### [Exercises to complete]
#1 From the desert journey account, extract the passage starting with "BY EDWARD LEE" and going on through "suffering from thirst.", copying it word for word.
#2 Continue the desert journey account from the point where it stops.

-------- Extract to read --------

BY EDWARD LEE GREENE.

II.

ETWEEN Coyote Wells and the next station lie some twentytwo miles of almost uninterrupted plain. The white clay soil, strong with salts and alkalies, produces no cacti, but there is great abundance of chenopodiaceous shrubs, popularly called grease wood. Yet there is no verdure even here; for although the grease bushes, contrary to the rule of desert growths, are leafy, their abundant foliage is of precisely the same dull whitish color as the clay in which they grow. Over this smooth and slightly yielding clay the walking was very easy, and I made

good time, for as the objects of interest on this particular day's march did not promise to be numerous, I intended to shorten as much as possible the hours of inevitable suffering from thirst.

During the first half of the day a mirage, like a narrow sheet of placid water, just far enough away to dazzle and pain one's eyes, kept always its allotted distance ahead. By the wayside and over all the plain, were scattered the shells of a certain fresh water mollusk of the genus Unio. The nearest stream is the Rio Colorado, full a hundred miles distant, and these shells, now more than half dissolved and crumbling into scaly purple fragments when you touch them, must have been deposited here at a time when the Colorado had flooded the whole desert. No flower or bird or insect were seen to-day to vary the monotony or break the silence. At noon I detected the shape of an adobe hut upon the tremulous horizon away to the left of the stage road, probably a mere ruin, but nevertheless suggestive of water, since no one ever built an adobe wall in this wilderness without first having found water. The first impulse was to turn aside and visit the spot. But as, through the varying medium of the heated air, the adobe at one moment seemed near, and the next very far off, so that I could not guess whether it was one mile away or five, I at second thought resolved not to waste time in what might prove a long and worse than fruitless deviation from my proper course. Before the afternoon was half gone my twenty-two miles journey was ended. I had reached the station of Indian Wells. The third day's travel witnessed another change in the character of the soil. The ground becomes sandy, and instead of the grease wood of the alkali flats we have the much more sightly creasote bush (Larrea mexicana Morie), a bright evergreen with small foliage somewhat resembling that of the dwarf box, though the shrub has nothing of the close, compact habit of the box, and its slender spreading or rather drooping boughs bear yellow blossoms among the leaves.

-------- Supplied entries --------

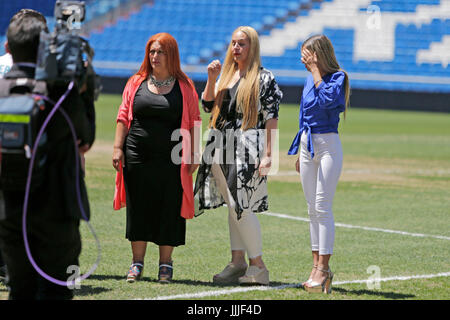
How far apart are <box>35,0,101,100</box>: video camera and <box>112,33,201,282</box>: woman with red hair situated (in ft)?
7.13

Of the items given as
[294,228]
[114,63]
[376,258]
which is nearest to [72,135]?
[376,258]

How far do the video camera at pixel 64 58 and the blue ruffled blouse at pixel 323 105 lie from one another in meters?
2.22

--------
-------- Supplied entries --------

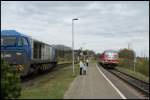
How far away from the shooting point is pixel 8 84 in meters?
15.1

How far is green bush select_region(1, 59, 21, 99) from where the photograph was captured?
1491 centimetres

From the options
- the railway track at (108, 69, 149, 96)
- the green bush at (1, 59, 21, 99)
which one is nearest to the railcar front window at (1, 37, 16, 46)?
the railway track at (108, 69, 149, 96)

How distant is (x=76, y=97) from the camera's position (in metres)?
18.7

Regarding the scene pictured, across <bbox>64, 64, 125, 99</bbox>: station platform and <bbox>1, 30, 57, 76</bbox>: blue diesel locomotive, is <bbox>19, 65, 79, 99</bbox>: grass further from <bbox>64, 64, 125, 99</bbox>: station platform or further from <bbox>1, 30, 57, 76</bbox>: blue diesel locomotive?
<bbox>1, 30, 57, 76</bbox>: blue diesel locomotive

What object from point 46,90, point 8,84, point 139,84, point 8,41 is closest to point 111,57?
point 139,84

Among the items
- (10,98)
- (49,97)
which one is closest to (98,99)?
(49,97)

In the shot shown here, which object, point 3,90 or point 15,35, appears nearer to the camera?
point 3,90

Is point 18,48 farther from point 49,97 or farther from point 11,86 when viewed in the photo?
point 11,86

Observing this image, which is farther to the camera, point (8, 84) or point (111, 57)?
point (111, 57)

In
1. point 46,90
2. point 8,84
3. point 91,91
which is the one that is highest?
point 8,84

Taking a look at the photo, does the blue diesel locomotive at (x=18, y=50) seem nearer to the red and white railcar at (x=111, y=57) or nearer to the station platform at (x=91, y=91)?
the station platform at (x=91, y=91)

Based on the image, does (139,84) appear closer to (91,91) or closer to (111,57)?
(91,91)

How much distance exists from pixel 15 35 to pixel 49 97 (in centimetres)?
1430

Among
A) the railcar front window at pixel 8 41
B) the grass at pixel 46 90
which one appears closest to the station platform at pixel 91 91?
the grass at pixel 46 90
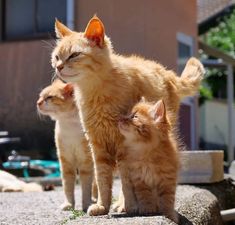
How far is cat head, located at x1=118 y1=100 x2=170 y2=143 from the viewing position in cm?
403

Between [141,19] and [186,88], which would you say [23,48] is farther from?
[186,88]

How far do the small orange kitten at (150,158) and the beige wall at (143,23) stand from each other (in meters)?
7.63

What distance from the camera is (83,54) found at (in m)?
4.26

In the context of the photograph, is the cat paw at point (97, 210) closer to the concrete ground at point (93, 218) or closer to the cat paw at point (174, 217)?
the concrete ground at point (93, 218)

--------

### [Task-by-task outputs]
#1
BY EDWARD LEE GREENE.

II.

ETWEEN Coyote Wells and the next station lie some twentytwo miles of almost uninterrupted plain. The white clay soil, strong with salts and alkalies, produces no cacti, but there is great abundance of chenopodiaceous shrubs, popularly called grease wood. Yet there is no verdure even here; for although the grease bushes, contrary to the rule of desert growths, are leafy, their abundant foliage is of precisely the same dull whitish color as the clay in which they grow. Over this smooth and slightly yielding clay the walking was very easy, and I made

good time, for as the objects of interest on this particular day's march did not promise to be numerous, I intended to shorten as much as possible the hours of inevitable suffering from thirst.

#2
The twigs when bruised exhale a strong odor of creasote, and they have stimulating properties. The Indians and Mexicans journeying across these parched wastes, chew them, and even tie bunches of them to the bits in the mouths of their ponies with good results in cases of extreme suffering from fatigue or thirst. This shrub occupies the sandiest parts of the desert, and usually where it occurs no other species of vegetation is found.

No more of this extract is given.